JUDY KRAVIS

www.roadbooks.ie

Thursday 14 May 2015

Today I Wrote Nothing, The Selected Writings of Daniil Kharms, was where I was going before I got ill. I like the fixed stare he has, the dangerous childish eyes, tight white collar, faintly prognathous thrust to the jaw. Something harrowing about his look, especially next to the red on the cover of this edition. No surprise that he died of starvation in a Russian prison in 1942.

It is a relief that writing like his is out there. Thunderbolts in the shape of pancakes.
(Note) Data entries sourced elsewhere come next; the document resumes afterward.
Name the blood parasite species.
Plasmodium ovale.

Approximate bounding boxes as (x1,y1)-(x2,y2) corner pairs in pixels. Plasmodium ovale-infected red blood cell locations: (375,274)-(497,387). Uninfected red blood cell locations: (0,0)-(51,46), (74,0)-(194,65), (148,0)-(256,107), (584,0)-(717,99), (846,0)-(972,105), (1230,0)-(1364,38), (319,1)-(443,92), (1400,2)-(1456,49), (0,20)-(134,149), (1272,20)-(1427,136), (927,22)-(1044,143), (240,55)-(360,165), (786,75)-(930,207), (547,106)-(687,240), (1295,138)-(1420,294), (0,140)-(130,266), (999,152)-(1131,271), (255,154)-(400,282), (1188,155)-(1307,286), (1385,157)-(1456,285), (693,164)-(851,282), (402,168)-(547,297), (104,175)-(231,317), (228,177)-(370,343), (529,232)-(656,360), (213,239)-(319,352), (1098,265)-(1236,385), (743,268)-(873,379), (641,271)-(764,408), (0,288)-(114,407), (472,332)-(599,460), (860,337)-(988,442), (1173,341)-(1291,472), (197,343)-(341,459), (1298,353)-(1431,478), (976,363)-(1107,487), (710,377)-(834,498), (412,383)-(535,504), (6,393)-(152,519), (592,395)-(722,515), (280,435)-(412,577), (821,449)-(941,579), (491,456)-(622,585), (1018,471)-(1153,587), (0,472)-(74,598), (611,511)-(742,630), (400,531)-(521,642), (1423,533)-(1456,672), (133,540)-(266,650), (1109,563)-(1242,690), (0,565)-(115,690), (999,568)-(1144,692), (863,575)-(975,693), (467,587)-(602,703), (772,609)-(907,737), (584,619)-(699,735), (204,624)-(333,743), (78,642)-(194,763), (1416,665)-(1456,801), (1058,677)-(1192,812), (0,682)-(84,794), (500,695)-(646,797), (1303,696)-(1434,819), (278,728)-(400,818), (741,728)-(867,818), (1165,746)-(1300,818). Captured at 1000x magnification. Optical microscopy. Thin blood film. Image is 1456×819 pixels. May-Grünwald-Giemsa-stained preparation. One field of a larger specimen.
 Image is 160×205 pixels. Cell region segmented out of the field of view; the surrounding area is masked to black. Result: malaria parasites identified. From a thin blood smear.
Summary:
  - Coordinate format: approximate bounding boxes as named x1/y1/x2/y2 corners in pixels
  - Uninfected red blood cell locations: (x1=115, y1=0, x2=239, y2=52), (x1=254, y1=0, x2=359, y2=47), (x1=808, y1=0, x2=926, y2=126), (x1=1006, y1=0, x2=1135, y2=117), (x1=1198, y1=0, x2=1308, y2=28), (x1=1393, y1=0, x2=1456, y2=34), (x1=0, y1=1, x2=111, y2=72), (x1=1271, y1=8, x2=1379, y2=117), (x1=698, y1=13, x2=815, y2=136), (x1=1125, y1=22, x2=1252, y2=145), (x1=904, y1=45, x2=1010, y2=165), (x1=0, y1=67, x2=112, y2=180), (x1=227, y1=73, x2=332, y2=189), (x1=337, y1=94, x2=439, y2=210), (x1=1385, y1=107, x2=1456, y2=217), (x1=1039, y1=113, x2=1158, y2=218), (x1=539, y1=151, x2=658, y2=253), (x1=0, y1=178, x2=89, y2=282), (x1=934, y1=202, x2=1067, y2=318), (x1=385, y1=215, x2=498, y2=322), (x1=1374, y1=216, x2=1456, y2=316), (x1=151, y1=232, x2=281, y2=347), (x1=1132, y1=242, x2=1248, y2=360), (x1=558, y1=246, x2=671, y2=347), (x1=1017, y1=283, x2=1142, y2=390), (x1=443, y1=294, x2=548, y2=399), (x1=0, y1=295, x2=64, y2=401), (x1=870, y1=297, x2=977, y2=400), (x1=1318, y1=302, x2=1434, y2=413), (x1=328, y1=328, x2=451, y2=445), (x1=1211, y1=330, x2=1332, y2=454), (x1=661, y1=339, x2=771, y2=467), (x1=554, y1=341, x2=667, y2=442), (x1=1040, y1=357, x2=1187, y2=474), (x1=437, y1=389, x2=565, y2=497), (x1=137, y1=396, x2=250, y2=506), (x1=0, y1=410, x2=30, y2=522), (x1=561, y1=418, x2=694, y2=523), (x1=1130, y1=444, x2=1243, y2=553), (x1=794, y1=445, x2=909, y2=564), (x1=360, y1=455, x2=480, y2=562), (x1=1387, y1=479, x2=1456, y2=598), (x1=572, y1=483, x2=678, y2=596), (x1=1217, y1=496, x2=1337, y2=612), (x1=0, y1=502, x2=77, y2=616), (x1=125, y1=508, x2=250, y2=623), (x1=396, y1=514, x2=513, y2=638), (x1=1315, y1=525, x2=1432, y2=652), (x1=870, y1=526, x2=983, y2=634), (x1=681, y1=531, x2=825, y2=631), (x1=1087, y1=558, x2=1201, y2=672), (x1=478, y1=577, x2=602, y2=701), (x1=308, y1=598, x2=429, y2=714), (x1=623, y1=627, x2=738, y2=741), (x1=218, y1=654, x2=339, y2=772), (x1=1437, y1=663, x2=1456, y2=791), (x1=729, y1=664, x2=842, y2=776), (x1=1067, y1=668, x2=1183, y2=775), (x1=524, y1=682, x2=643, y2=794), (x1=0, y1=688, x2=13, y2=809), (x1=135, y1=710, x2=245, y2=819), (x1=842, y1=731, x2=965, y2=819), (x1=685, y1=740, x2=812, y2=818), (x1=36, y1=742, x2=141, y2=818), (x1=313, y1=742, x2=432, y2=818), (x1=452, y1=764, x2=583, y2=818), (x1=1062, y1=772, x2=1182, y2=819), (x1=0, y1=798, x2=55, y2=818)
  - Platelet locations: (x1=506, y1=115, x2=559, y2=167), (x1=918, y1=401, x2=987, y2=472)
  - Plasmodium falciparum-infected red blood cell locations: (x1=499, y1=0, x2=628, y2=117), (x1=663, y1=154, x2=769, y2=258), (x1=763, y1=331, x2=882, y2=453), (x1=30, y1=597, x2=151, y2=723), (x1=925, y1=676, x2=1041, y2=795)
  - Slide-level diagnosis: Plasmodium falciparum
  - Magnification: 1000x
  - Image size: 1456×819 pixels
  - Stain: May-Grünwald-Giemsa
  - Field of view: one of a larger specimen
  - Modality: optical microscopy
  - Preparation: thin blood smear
Tiny stories that defy you to find a meaning, and then punish you by lethargy if you do.

Enough.

'Tumbling Old Women' is one story I keep going back to.
Because of her excessive curiosity, one old woman tumbled out of her window, fell and shattered to pieces. 
Is how it begins.
When the sixth old woman tumbled out of her window, I got sick of watching them and walked over the Maltsev Market where, they say, a blind man had been given a knit shawl.
Is how it ends.

Enough.

By then, numbed and pleased, you're beyond the tumbling old women and with the blind man, then without him either. The non sequitur, the strangeness, the lack of resolution, leave you where a long strand of avant-garde art leaves you: a little emptier and freshly composed. Meaninglessness has a kind of peace.

Enough.

Hard not to read into Daniil Kharms' intense and vehement gaze the physical vastitudes of Russia, the several climates, the uneasy look west and east, revolution, destitution, fairy tales gone wrong. Beyond the lands of Thrice Nine in the empire of Thrice Ten there lies not eternal life but the sane madness, or mad sanity, of Daniil Kharms.

I read Kharms to make my reality more visible, especially the parts that make me angry, like the destruction of landscape (I nearly wrote language), of habitat, creatures scurrying every which way, predators hovering. Writers who do this should have their own shelf.